A lot of these go straight against what I always thought were unshakeable shared foundations of how our democracy works. How, after all this, could Trump have won his party's nomination and continue to have the support of most of his party's voters? And even within conservative tribalism, he has said many things that would be considered heresy for other GOP politicians. For instance, he criticized McCain for being captured, and it wasn't long ago that he said Clinton was a good senator, secretary of state, and would make a good president. Meanwhile, if another GOP politician so much as hugs Obama, that goes very badly for them with their voters. Why do all the usual rules that apply to all other politicians seem to just not apply to him?
During most of the GOP primaries, I thought there was no chance Trump would win. When someone like Paul Krugman suggested he would, I considered that a result of having a liberal-fantasy-land's strawman idea of what Republican voters are really like. I had more faith in the rationality and decency of the average conservative than that. But Trump won his party's nomination, and the majority of Republican voters still seem to support him. What am I supposed to think about the average Republican voter now?

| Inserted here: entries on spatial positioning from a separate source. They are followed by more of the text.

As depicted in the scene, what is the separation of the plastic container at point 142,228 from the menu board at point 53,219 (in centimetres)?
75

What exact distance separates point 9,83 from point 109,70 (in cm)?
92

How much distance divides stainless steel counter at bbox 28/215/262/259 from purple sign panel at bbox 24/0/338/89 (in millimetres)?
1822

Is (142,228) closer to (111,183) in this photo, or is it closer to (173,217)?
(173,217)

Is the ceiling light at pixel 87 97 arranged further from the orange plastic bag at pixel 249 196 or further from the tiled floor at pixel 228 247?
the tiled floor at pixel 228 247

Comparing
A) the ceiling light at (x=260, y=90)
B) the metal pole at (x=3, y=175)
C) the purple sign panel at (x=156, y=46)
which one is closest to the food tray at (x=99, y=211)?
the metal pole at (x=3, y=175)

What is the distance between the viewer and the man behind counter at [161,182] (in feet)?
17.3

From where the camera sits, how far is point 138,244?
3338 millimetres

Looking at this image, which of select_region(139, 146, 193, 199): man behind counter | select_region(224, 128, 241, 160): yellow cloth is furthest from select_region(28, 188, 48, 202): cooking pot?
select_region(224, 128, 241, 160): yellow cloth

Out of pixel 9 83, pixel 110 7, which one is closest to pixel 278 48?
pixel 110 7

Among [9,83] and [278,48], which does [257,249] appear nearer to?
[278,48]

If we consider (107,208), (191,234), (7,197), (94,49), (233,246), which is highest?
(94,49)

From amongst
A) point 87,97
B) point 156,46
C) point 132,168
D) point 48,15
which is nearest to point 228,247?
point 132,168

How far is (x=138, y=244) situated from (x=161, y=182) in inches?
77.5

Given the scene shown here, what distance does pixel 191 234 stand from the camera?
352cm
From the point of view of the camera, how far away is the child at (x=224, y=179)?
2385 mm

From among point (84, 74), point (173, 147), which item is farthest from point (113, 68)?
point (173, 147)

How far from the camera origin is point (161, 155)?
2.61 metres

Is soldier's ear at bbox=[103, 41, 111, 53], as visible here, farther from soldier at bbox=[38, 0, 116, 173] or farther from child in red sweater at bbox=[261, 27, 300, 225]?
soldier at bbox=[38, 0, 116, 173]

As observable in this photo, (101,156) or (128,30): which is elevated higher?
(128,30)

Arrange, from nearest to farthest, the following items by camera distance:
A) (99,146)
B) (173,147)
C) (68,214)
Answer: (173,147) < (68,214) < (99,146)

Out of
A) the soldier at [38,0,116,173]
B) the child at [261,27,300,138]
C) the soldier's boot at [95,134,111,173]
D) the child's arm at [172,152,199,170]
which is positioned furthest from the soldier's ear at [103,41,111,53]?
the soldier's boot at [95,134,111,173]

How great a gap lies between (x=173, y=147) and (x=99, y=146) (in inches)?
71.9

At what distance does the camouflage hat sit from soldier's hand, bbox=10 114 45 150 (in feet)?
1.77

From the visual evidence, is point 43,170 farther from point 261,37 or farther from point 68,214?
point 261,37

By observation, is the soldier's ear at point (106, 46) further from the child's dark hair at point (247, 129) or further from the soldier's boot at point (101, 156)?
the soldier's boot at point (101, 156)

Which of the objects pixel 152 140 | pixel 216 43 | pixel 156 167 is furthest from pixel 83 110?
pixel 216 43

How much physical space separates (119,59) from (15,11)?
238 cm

The most important thing is for the sane Republicans to make sure Trump goes down in history as just a strange fluke, and that they go back to electing respectable candidates that don't threaten the basic norms of our democracy. But my big fear is that Trump making it this far, even if he loses big, has lowered the bar and created a new normal going forward, and the reason he gets away with so much of this stuff is because this is actually what a large portion of Republican voters prefer in a candidate. My optimistic side hopes that this is mainly just a symptom of some celebrity-worship blind spot in American culture that others won't be able to replicate in the future.